Jane Austen's Early Works

None of Jane Austen's early works were published in her lifetime. At some point, Austen copied 29 of them (including Love and Freindship, Lady Susan and The History of England) into three notebooks, which she called Volume the First, Volume the Second and Volume the Third. These three volumes are considered Austen's juvenilia, and by some critics her 'minor works.' Love and Freindship and The History of England are two of the six works in Volume the Second. Jane Austen's sister Cassandra drew 13 illustrations for the History after the copying was completed. Volume the Second passed to Cassandra at Austen's death in 1817, and on Cassandra's death in 1845 to their elder brother Francis Austen (a distinguished Royal Navy officer), with whose descendants it remained until it was sold to the British Library in 1977.

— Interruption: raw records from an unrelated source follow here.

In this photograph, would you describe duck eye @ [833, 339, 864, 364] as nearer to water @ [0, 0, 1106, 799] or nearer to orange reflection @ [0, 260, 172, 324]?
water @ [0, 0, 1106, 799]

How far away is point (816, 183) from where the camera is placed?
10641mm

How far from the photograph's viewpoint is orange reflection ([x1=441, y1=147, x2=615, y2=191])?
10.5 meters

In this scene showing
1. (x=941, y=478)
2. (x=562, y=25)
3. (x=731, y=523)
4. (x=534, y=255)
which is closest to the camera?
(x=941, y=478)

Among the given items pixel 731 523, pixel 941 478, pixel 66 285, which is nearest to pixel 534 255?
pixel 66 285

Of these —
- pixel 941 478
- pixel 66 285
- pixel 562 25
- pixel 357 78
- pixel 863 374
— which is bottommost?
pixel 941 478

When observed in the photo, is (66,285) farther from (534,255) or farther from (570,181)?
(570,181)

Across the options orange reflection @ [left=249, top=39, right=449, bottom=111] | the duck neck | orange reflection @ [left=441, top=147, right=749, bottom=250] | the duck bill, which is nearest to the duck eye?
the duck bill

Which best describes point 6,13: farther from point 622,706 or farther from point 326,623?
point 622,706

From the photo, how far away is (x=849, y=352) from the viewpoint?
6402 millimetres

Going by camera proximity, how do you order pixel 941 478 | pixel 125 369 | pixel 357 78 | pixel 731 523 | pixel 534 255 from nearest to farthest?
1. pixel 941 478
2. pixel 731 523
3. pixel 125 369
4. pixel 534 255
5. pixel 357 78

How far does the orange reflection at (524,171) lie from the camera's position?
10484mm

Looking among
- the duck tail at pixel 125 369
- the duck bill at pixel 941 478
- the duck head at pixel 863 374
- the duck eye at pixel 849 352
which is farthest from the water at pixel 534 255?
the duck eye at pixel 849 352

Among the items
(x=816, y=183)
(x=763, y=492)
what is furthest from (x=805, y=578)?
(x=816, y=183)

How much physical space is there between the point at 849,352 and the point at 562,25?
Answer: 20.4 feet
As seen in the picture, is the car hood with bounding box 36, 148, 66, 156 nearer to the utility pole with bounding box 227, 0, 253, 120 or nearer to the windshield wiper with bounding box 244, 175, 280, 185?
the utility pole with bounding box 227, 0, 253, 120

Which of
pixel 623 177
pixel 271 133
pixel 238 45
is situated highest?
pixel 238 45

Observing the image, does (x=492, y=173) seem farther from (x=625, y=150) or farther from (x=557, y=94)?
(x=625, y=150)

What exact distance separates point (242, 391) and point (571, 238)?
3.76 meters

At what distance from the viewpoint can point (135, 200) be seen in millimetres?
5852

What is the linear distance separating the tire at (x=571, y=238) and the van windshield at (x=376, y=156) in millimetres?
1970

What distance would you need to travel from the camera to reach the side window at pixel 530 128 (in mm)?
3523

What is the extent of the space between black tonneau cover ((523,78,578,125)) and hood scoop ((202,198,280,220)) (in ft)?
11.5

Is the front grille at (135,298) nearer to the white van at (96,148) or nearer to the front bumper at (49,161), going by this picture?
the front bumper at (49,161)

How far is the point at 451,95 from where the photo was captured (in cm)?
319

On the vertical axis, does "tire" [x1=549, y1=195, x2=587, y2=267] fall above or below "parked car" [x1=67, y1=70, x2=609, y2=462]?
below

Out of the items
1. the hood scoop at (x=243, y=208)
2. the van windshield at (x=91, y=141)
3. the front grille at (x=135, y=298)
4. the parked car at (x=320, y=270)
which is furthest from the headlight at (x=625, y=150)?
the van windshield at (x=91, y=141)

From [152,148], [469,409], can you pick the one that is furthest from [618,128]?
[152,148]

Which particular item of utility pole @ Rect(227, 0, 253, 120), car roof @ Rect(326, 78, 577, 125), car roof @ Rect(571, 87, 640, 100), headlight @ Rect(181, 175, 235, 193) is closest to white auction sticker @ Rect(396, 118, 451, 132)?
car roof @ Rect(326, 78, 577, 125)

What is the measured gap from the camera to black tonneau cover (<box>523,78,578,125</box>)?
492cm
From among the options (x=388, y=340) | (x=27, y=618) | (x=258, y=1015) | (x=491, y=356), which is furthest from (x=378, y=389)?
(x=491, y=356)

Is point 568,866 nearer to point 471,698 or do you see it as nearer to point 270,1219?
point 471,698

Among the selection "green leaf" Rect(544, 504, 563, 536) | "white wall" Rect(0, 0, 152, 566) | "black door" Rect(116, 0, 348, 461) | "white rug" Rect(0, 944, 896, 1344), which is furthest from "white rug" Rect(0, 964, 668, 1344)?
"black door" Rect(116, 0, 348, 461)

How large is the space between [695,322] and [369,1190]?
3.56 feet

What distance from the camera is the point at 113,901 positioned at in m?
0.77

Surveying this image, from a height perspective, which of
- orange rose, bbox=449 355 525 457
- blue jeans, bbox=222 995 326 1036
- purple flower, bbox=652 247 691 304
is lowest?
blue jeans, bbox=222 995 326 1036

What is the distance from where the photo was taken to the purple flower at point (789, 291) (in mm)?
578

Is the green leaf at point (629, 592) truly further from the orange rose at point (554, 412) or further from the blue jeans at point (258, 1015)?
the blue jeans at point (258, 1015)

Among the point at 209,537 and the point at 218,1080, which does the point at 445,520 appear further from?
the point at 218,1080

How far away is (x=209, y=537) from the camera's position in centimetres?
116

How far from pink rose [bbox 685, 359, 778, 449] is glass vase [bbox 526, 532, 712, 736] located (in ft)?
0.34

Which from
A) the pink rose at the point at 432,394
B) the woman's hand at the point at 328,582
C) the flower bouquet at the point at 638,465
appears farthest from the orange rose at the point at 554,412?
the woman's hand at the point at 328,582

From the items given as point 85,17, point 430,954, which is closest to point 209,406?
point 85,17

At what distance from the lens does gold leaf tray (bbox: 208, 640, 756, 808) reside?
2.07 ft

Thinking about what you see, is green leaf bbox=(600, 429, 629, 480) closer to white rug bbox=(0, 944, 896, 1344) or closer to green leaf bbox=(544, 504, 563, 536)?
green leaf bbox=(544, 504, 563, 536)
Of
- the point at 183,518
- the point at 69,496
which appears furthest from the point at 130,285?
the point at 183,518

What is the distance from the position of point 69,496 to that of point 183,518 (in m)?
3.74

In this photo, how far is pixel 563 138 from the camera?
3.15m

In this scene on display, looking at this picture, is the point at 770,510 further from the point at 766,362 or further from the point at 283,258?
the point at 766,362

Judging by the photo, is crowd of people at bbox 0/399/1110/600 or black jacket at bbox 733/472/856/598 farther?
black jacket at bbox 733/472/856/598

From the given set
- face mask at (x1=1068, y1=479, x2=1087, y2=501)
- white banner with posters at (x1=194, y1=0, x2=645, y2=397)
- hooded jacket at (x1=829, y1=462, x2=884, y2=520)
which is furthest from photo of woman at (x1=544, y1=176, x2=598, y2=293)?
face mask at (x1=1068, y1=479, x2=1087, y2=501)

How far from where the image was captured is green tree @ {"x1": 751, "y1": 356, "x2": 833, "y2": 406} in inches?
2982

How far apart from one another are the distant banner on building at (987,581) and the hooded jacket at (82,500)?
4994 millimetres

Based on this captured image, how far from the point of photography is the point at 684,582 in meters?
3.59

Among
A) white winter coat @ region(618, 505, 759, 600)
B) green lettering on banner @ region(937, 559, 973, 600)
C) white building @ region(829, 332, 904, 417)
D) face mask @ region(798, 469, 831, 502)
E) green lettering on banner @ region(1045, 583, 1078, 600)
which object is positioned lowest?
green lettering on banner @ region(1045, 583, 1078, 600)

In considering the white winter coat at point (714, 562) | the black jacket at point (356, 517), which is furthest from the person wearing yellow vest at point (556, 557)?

In 1922, Francis Austen's granddaughter permitted Chatto & Windus to publish Volume the Second under the title Love and Freindship. The History was included in volume 6 of R. W. Chapman's Oxford University Press edition of Jane Austen's complete works, and since then has been published in several new editions and imprints (including a German edition in 2009).

The Watsons was probably begun around 1803, and abandoned after the death of Austen's father in January 1805. Like the other early works, the manuscript was left to Cassandra Austen on Jane's death and subsequently passed on to other members of the family. It was published in 1871 by by the novelist's nephew, James Edward Austen–Leigh (1798–1874), in the revised and augmented edition of his Memoir of Jane Austen. The manuscript was divided up in 1915; the smaller part was acquired in 1925 by the Morgan Library and Museum in New York, and the remaining larger portion went through various hands until it was bought by the Bodleian Library (Oxford) in 2011.

The Lady Susan manuscript is also now owned by the Morgan Library, which notes that this epistolary novella was first published by James Edward Austen-Leigh in his 1871 Memoir (see above).

The 2016 film Love and Friendship was based on Lady Susan, borrowing only its title (with the spelling mistake corrected) from Love and Freindship. It was directed by Whit Stillman and starred Kate Beckinsale as Lady Susan Vernon.